**Exercise input**

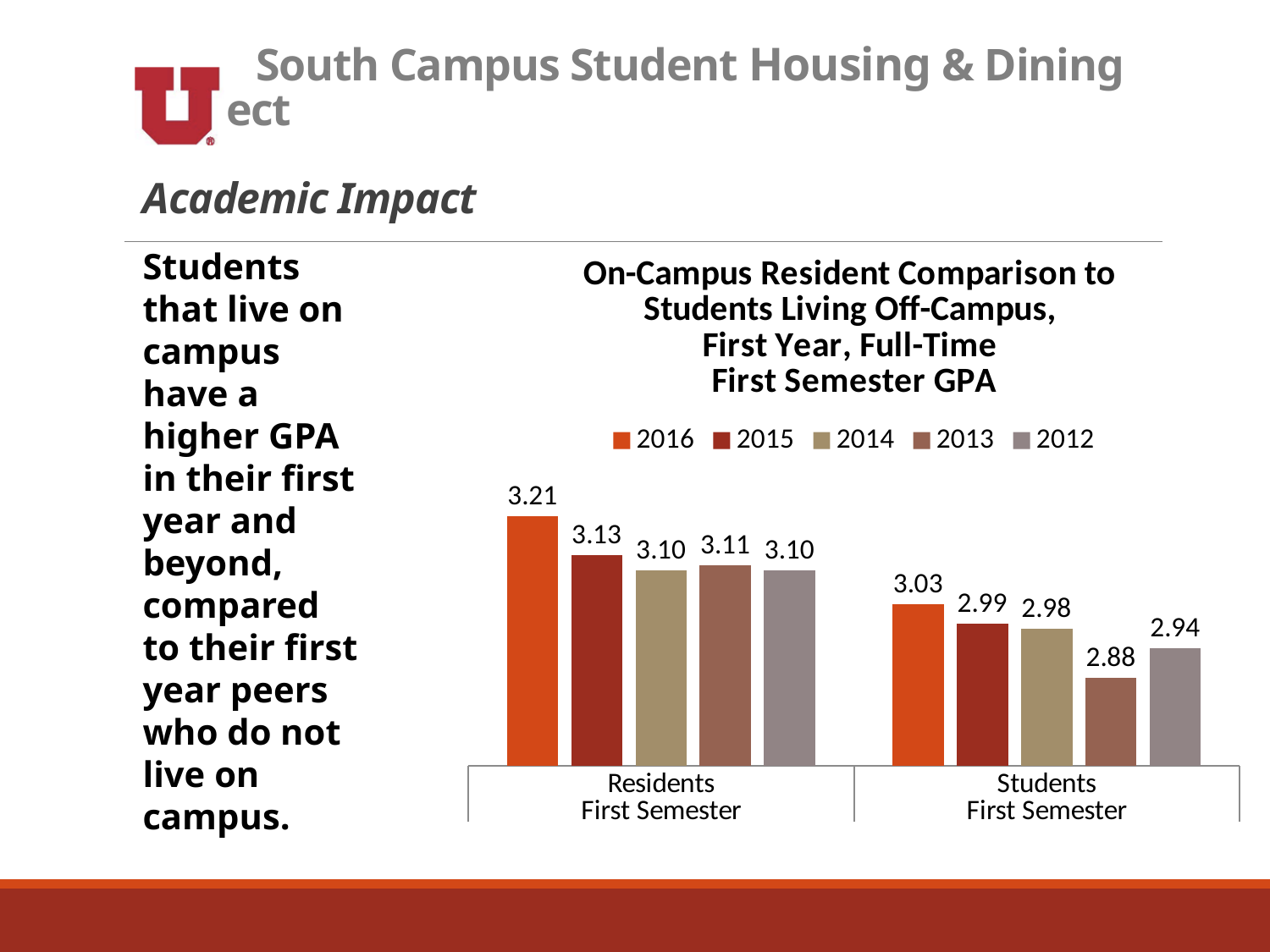
Which year has the highest value for Students First Semester? 2016 How many categories are shown on the x axis? 2 What is the 2016 value for Residents First Semester? 3.21 Which year has the highest value for Residents First Semester? 2016 Which year has the lowest value for Students First Semester? 2013 How many series does the legend list? 5 What is the 2014 value for Residents First Semester? 3.10 Which is larger: the 2015 value for Residents First Semester or the 2015 value for Students First Semester? Residents First Semester What is the 2012 value for Students First Semester? 2.94 What is the difference between the 2016 values for Residents First Semester and Students First Semester? 0.18 What kind of chart is shown on the slide? Bar chart What is the 2013 value for Students First Semester? 2.88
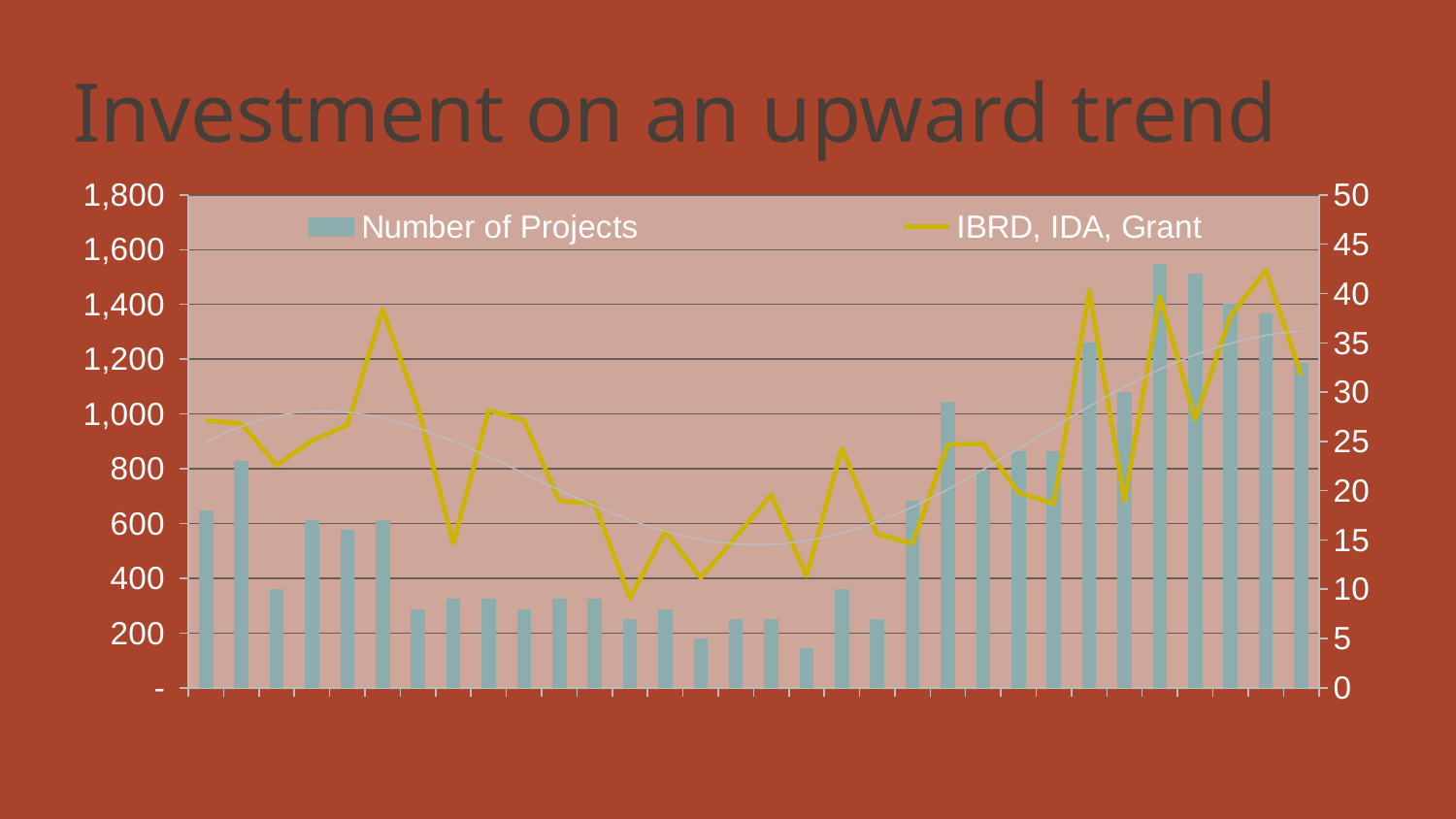
How many series does the chart legend list? 2 What is the title of the slide containing the chart? Investment on an upward trend What are the two series named in the chart legend? Number of Projects; IBRD, IDA, Grant Do the Number of Projects bars generally rise or fall moving from left to right across the chart? Rise Is the first Number of Projects bar on the left taller or shorter than the last bar on the right? Shorter What kind of chart is shown on the slide? A combined bar and line chart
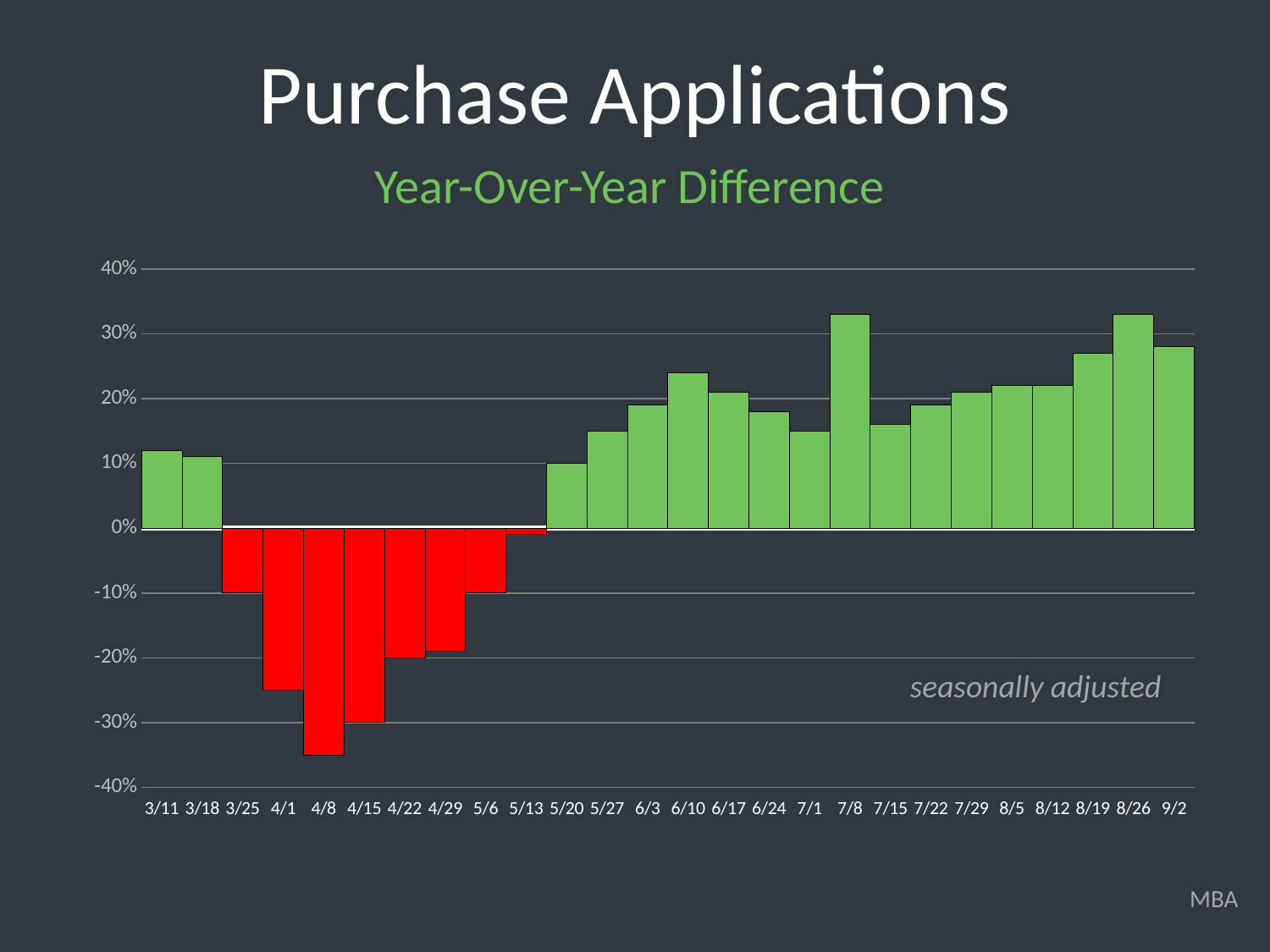
Do the values rise or fall from 5/13 to 6/10? rise What is the year-over-year difference for 4/15? -30% What is the year-over-year difference for 4/22? -20% What kind of chart is shown on the slide? bar chart How many dates are shown along the x axis of the chart? 26 How many bars on the chart are red (negative values)? 8 What is the year-over-year difference for 5/20? 10% Is the value for 6/10 greater or less than 20%? greater Is the value for 4/8 greater or less than -30%? less Which date has the lowest year-over-year difference? 4/8 Is the value for 7/8 greater or less than 30%? greater Which has the larger year-over-year difference, 6/10 or 6/17? 6/10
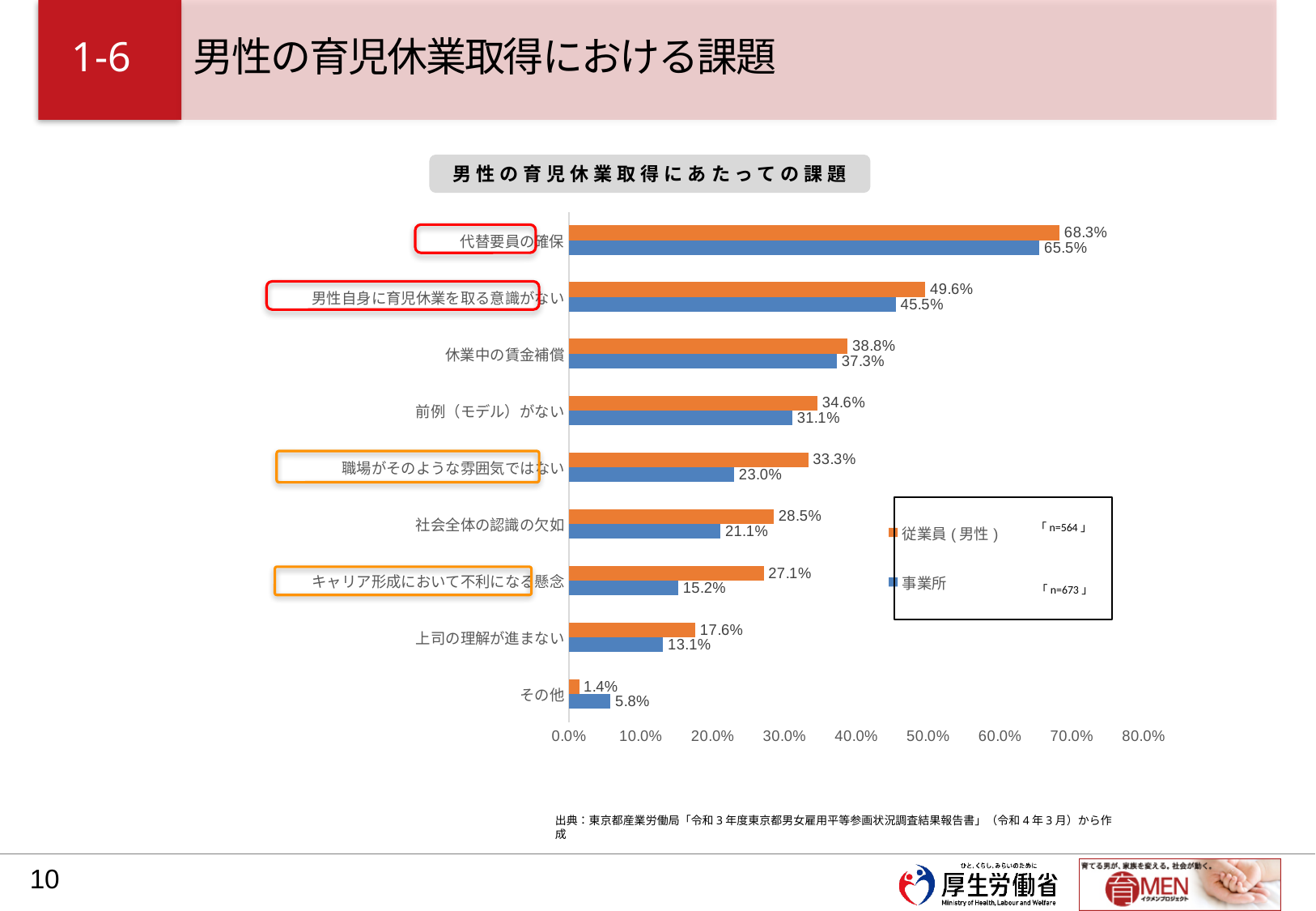
What is the value for 事業所 for キャリア形成において不利になる懸念? 15.2% Which category has the lowest value for 事業所? その他 What is the value for 事業所 for 男性自身に育児休業を取る意識がない? 45.5% What is the title of the chart? 男性の育児休業取得にあたっての課題 What is the value for 従業員(男性) for 代替要員の確保? 68.3% What is the difference between the 従業員(男性) and 事業所 values for 職場がそのような雰囲気ではない? 10.3% Which category has the highest value for 従業員(男性)? 代替要員の確保 Is the 従業員(男性) value for 休業中の賃金補償 greater or less than 30.0%? greater What type of chart is shown on the slide? Bar chart How many series does the legend list? 2 For その他, which series has the larger value, 従業員(男性) or 事業所? 事業所 How many categories are plotted in the chart? 9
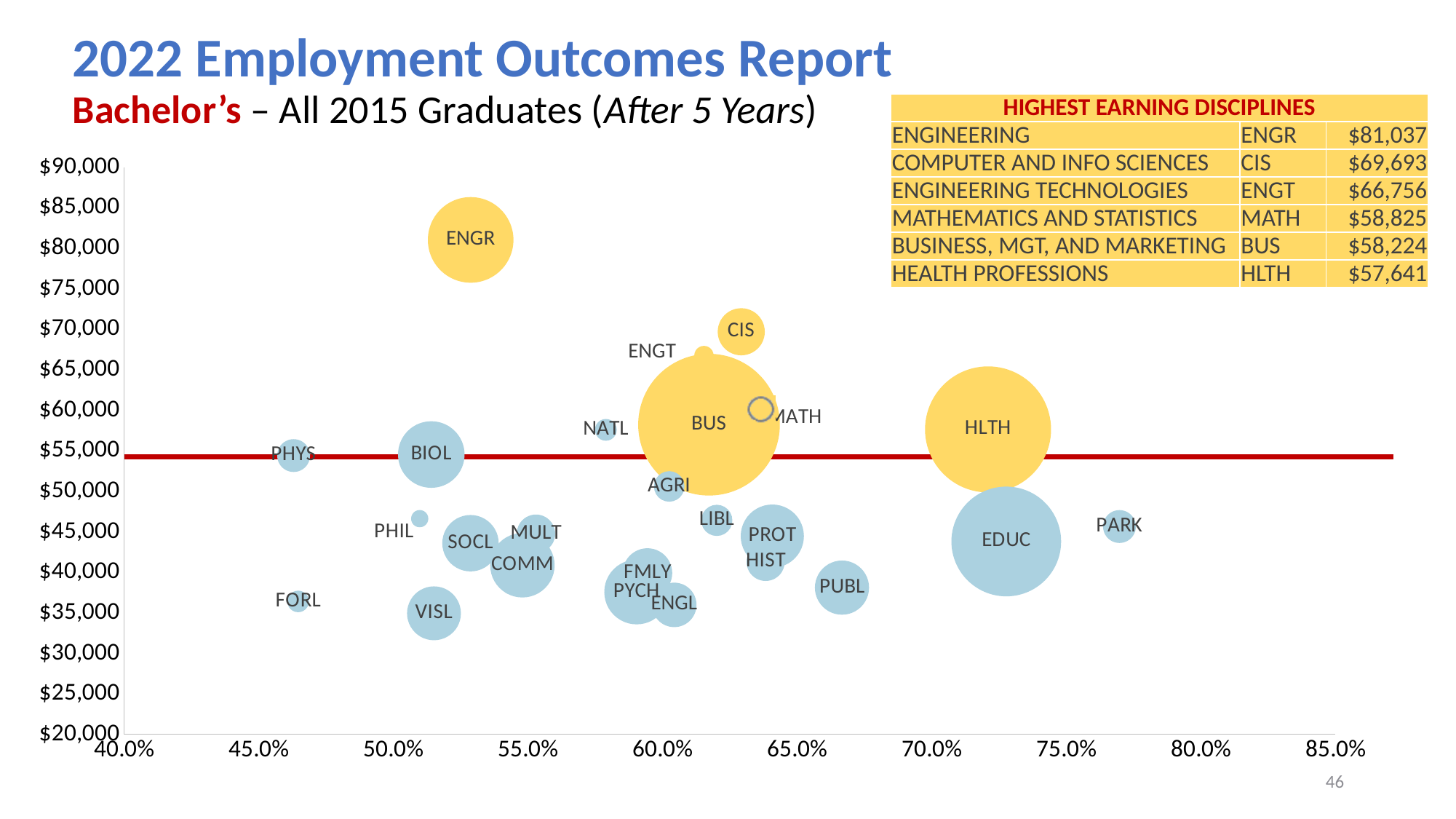
What colour are the bubbles for the highest earning disciplines such as ENGR, CIS, BUS and HLTH? yellow What are the earnings listed for Business, Mgt, and Marketing (BUS)? $58,224 Which has higher earnings, ENGR or HLTH? ENGR Is the earnings value for EDUC greater or less than $50,000? less What kind of chart is shown on the slide? bubble chart According to the Highest Earning Disciplines table, what are the earnings for Computer and Info Sciences (CIS)? $69,693 Is the employment rate (x-axis value) for PARK greater or less than 75.0%? greater Which discipline has the highest earnings on the chart? ENGR According to the Highest Earning Disciplines table, what are the earnings for Engineering (ENGR)? $81,037 What is the difference in earnings between MATH and BUS? $601 What is the difference in earnings between ENGR and CIS? $11,344 How many disciplines are listed in the Highest Earning Disciplines table? 6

**Problem**
Copy the records above word for word, from the line containing "What is the value for 事業所 for キャリア形成において不利になる懸念?" through the end of the records, leaving out the pictures.

**Exercise solution**
What is the value for 事業所 for キャリア形成において不利になる懸念? 15.2% Which category has the lowest value for 事業所? その他 What is the value for 事業所 for 男性自身に育児休業を取る意識がない? 45.5% What is the title of the chart? 男性の育児休業取得にあたっての課題 What is the value for 従業員(男性) for 代替要員の確保? 68.3% What is the difference between the 従業員(男性) and 事業所 values for 職場がそのような雰囲気ではない? 10.3% Which category has the highest value for 従業員(男性)? 代替要員の確保 Is the 従業員(男性) value for 休業中の賃金補償 greater or less than 30.0%? greater What type of chart is shown on the slide? Bar chart How many series does the legend list? 2 For その他, which series has the larger value, 従業員(男性) or 事業所? 事業所 How many categories are plotted in the chart? 9
What colour are the bubbles for the highest earning disciplines such as ENGR, CIS, BUS and HLTH? yellow What are the earnings listed for Business, Mgt, and Marketing (BUS)? $58,224 Which has higher earnings, ENGR or HLTH? ENGR Is the earnings value for EDUC greater or less than $50,000? less What kind of chart is shown on the slide? bubble chart According to the Highest Earning Disciplines table, what are the earnings for Computer and Info Sciences (CIS)? $69,693 Is the employment rate (x-axis value) for PARK greater or less than 75.0%? greater Which discipline has the highest earnings on the chart? ENGR According to the Highest Earning Disciplines table, what are the earnings for Engineering (ENGR)? $81,037 What is the difference in earnings between MATH and BUS? $601 What is the difference in earnings between ENGR and CIS? $11,344 How many disciplines are listed in the Highest Earning Disciplines table? 6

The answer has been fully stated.